Der Titel des vorliegenden Sammelbands umfasst diese unterschiedlichen Zeitabschnitte als "Pädagogik Unter den Linden". Dabei nehmen die Herausgebenden Klaus-Peter Horn und Heidemarie Kemnitz eine historische Entwicklung in den Blick, die sowohl das Wirken der dortigen pädagogischen Fachvertreter als auch eine institutionengeschichtliche Perspektive von der Universitätsgründung bis zum Ende des 20. Jahrhunderts zu integrieren sucht. In zwölf an der Chronologie orientierten Beiträgen zeichnet der – in der Universitäts- und Wissenschaftsgeschichtsreihe des Verlags Franz Steiner sorgfältig edierte – Band zentrale Stationen der pädagogischen Fachentwicklung in Berlin nach.
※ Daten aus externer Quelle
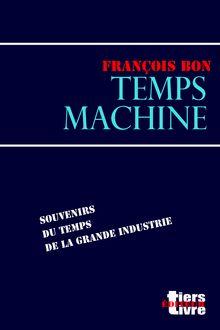 Temps machine de François Bon - fiche descriptive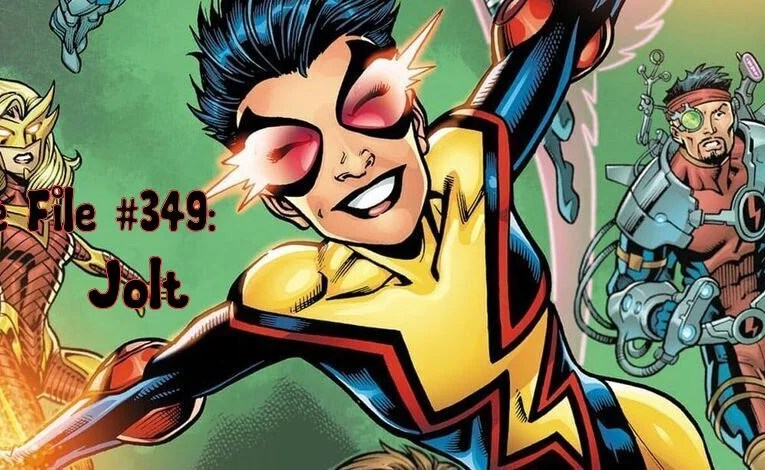 Slightly Misplaced Comic Book Characters Case File #349:  Jolt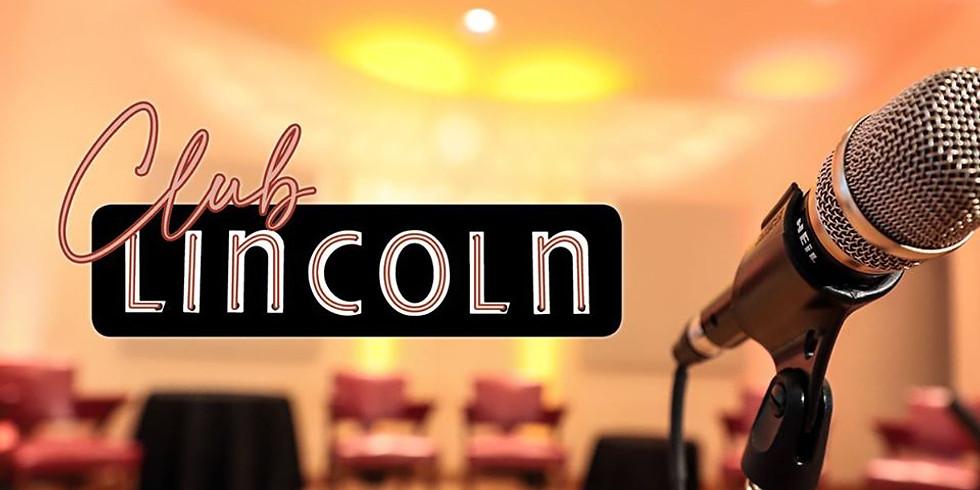 Lincoln Theatre | Club Lincoln: Open House, Open Mic!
Allgemein bekannte Namen, wie Schleiermacher, Dilthey oder Spranger, finden ebenso Berücksichtigung wie weniger oft rezipierte Vertreter, so etwa Beneke, Paulsen oder Münch. Auch der Auftakt mag überraschen: Heidemarie Kemnitz zeichnet ein Portrait von Johann Friedrich Wilhelm Himly, dem ersten Privatdozenten für Pädagogik an der Berliner Universität. Zwar mag Himlys pädagogisches Wirken relativ folgenlos geblieben sein, doch scheinen in seiner Vita typische Problemlagen auf – etwa die Frage der Rekrutierung qualifizierter Lehrkräfte in der Phase des Aufbaus der Universität oder die Frage nach der Bedeutung von Theorie für ein sich etablierendes akademisches Fach angesichts unterschiedlicher Zielgruppen und ihrer Verwertungsinteressen. Der "Fall Himly" (20) kann als Lehrstück preußischer Bildungspolitik im Kontext der Auseinandersetzung mit den Lehren Pestalozzis gelesen werden.
Auch die Berufsbiographien von Robert Alt und Heinrich Deiters, die Ulrich Wiegmann in seinem Beitrag über die Zeit der DDR aufgreift, markieren die Spannung der Einbindung universitärer Pädagogik in staatliche und in politisch-weltanschauliche Interessen. Anhand von Alt und Deiters beschreibt Wiegmann den Einzug einer marxistischen Fundierung in die Erziehungswissenschaft – insbesondere in die Lehrerausbildung – als einen von internen Auseinandersetzungen getragenen, subtilen Prozess, dem ebenso der Kampf um die Anerkennung der Pädagogik als Wissenschaft zugrunde lag.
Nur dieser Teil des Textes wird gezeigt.